● **Passage for review**
BEGIN
Municipal bonds are the most important financing tools for counties. They provide counties, states and other local governments with needed money to finance essential long-term infrastructure projects, such as schools, hospitals, roads and bridges. Not only are municipal bonds safe investments, but also the interest earned from them has been tax-exempt, making them an attractive option for investors.
NACo members can go to this link and sign up to receive the weekly brief.
The MIB discusses one major subject in detail every week. For example, the inaugural edition explains that the shutdown resulted in a stronger muni market in the first week, as investors turned away from the stock market and towards municipal bonds. However, if Congress does not reach a deal on the debt ceiling, Washington’s inability to borrow would most likely have a negative impact on issuers of municipal bonds.
The weekly brief follows other topics, including current interest rates for 5-year, 10-year and 30-year bonds, policies and recent activities of several government agencies, such as the U.S. Securities and Exchanges Commission (SEC) and the U.S. Internal Revenue Service (IRS), the actions of major ratings agencies and the regional bond issues for six different areas in the United States.
The MIB is a useful tool for county decision-makers, containing practical information that will allow officials to keep up-to-date with the state of the municipal bond market. The brief also explains how current legislative issues in Washington may affect the market in the future. County officials interested in learning more about the municipal bond market should take a look at the MIB.
END
● **Supplied records**
BEGIN
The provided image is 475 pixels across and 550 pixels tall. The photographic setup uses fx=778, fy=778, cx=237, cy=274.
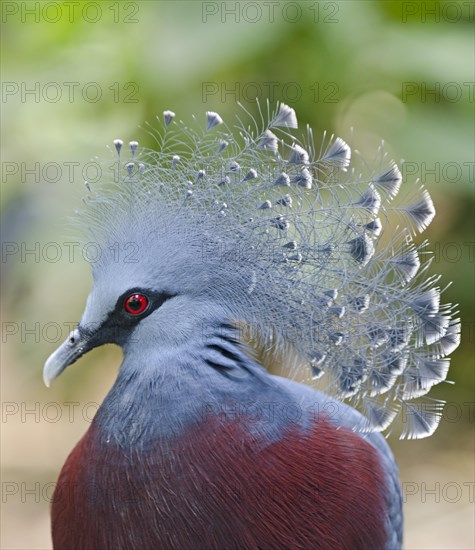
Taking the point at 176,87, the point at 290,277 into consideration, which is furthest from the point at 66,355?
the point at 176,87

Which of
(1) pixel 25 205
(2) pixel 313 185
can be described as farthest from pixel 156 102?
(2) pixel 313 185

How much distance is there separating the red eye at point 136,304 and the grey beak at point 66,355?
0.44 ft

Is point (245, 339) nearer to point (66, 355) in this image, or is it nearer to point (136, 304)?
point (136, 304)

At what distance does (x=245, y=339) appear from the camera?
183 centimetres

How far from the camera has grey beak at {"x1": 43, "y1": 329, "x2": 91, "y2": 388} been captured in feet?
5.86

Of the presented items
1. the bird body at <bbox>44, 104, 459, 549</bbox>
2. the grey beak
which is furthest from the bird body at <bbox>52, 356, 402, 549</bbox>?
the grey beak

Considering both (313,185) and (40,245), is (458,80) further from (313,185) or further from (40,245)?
END
BEGIN
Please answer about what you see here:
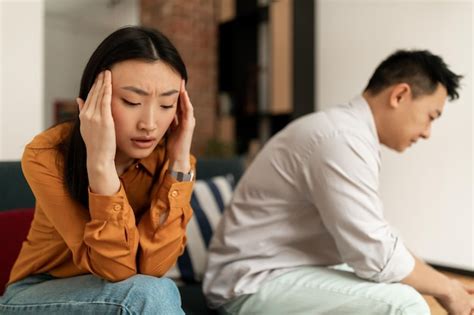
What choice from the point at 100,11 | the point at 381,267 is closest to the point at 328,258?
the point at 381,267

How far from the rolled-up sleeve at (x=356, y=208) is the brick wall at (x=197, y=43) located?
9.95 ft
END
● **Things to do**
(a) Answer these questions from the text on municipal bonds:
(i) What examples of long-term infrastructure projects does it give?
(ii) According to the inaugural edition, what happened to the muni market in the first week of the shutdown?
(iii) For which bond terms does the weekly brief track current interest rates?
(b) In the text on municipal bonds, switch "counties" to "cities" and write out everything from "Municipal bonds are" down to "of municipal bonds.".
The data have no connection to the text on municipal bonds.

● **Results by task**
(a)
(i) Schools, hospitals, roads and bridges.
(ii) The muni market grew stronger, as investors turned away from the stock market and towards municipal bonds.
(iii) 5-year, 10-year and 30-year bonds.

(b)
Municipal bonds are the most important financing tools for cities. They provide cities, states and other local governments with needed money to finance essential long-term infrastructure projects, such as schools, hospitals, roads and bridges. Not only are municipal bonds safe investments, but also the interest earned from them has been tax-exempt, making them an attractive option for investors.
NACo members can go to this link and sign up to receive the weekly brief.
The MIB discusses one major subject in detail every week. For example, the inaugural edition explains that the shutdown resulted in a stronger muni market in the first week, as investors turned away from the stock market and towards municipal bonds. However, if Congress does not reach a deal on the debt ceiling, Washington’s inability to borrow would most likely have a negative impact on issuers of municipal bonds.